-- Opening Marker --

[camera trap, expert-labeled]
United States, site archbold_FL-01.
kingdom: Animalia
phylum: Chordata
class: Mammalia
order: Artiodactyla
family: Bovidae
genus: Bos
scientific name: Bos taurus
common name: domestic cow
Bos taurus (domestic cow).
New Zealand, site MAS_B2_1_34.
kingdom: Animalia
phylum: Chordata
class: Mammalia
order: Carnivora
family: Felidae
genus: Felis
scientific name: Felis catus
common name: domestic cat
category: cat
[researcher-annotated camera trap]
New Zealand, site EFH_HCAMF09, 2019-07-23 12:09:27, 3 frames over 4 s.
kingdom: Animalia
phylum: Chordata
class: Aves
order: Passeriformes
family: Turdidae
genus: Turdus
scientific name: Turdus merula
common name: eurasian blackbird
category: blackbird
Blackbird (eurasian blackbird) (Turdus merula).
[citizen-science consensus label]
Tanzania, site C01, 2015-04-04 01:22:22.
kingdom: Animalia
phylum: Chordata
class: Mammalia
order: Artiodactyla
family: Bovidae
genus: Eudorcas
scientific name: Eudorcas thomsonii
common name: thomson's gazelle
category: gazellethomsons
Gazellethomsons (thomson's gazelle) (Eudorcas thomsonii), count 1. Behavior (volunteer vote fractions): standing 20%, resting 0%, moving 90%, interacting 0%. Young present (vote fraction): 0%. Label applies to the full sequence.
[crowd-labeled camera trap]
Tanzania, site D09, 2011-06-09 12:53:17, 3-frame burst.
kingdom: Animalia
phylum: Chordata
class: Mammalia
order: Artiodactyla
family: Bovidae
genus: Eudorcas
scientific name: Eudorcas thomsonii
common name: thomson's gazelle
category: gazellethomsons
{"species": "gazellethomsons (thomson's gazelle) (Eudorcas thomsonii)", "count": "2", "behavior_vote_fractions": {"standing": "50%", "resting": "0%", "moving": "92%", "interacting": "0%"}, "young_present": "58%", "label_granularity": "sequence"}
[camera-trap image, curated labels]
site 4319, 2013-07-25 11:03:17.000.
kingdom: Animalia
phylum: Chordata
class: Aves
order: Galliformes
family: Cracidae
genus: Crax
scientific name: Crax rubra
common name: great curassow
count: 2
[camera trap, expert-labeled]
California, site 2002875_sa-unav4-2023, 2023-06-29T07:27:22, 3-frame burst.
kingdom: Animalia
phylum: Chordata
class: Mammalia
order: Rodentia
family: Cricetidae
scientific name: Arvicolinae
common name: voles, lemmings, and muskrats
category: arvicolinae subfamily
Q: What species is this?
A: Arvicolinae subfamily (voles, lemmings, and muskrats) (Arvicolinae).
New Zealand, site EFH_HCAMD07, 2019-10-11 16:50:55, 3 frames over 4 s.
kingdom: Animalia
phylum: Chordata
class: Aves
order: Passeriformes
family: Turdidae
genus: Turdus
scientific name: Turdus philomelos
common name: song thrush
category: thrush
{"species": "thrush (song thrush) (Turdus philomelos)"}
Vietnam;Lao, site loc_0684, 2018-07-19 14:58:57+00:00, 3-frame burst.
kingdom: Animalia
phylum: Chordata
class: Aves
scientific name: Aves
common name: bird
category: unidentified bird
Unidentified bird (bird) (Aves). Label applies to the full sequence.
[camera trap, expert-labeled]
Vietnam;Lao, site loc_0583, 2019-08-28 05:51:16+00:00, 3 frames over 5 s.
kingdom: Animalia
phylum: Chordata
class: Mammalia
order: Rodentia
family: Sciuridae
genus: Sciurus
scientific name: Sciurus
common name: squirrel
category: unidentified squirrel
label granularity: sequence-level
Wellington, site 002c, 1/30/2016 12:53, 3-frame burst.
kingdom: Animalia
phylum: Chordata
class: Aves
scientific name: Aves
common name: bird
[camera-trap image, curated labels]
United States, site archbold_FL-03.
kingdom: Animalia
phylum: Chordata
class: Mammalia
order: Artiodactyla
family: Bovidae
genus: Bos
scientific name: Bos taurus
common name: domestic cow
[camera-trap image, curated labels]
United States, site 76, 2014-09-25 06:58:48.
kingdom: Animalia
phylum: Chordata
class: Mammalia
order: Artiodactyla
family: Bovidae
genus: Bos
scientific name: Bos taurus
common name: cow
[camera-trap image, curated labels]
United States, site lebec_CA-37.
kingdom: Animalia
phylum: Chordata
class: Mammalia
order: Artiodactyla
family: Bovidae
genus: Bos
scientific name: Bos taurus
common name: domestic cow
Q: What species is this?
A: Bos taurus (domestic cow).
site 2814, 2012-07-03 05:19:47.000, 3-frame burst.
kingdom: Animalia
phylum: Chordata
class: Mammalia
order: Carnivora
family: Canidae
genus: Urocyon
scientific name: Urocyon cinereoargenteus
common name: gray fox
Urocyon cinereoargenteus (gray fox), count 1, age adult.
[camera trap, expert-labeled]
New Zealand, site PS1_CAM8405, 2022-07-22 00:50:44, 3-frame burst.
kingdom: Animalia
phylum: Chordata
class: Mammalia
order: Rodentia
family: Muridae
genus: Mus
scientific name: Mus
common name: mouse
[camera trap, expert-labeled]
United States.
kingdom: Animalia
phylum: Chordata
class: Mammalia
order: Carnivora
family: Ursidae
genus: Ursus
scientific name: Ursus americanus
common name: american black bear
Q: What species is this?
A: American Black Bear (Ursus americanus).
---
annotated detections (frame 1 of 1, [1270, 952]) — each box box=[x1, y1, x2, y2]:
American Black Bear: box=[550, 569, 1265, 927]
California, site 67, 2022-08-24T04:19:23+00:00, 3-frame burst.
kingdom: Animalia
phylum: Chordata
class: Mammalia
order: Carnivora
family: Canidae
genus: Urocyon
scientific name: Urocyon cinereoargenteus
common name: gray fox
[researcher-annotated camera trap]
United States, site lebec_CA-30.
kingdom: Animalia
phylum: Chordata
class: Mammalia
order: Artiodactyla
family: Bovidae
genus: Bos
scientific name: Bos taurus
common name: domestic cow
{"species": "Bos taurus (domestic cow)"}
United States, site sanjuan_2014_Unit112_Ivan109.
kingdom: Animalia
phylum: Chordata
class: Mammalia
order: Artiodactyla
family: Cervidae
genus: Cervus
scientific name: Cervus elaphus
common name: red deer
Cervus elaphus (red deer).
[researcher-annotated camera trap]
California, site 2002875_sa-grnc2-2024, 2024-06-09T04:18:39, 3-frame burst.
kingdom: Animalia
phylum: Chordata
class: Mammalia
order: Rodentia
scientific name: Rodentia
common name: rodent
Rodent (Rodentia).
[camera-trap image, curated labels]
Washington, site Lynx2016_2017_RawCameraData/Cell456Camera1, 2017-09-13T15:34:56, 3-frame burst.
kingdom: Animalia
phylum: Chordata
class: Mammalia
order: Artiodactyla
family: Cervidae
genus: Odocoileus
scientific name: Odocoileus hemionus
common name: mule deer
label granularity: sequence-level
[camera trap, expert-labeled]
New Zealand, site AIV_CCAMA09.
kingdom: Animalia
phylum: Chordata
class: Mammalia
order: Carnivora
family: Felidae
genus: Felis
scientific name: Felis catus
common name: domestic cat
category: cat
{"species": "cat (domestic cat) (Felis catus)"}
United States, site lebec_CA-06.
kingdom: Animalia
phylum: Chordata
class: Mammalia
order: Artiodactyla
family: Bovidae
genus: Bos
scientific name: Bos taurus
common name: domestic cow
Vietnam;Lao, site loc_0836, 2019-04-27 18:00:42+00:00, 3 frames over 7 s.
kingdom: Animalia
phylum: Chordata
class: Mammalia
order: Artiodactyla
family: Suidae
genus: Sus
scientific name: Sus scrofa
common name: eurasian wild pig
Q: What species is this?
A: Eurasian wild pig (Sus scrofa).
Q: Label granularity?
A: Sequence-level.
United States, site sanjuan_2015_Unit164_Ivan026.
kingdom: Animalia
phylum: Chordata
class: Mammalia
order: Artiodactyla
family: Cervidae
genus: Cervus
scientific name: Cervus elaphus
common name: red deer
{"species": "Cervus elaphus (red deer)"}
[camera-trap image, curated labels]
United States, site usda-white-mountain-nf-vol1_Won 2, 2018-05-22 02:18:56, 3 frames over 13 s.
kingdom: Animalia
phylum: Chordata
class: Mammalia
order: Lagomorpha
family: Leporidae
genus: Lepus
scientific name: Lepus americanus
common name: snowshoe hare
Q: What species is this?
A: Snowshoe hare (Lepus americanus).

-- Closing Marker --

#### EXERCISE DIRECTIONS
Within the entries above, report how many lines contain the word "Tanzania"; the figure is all that is wanted.

#### ANSWER
2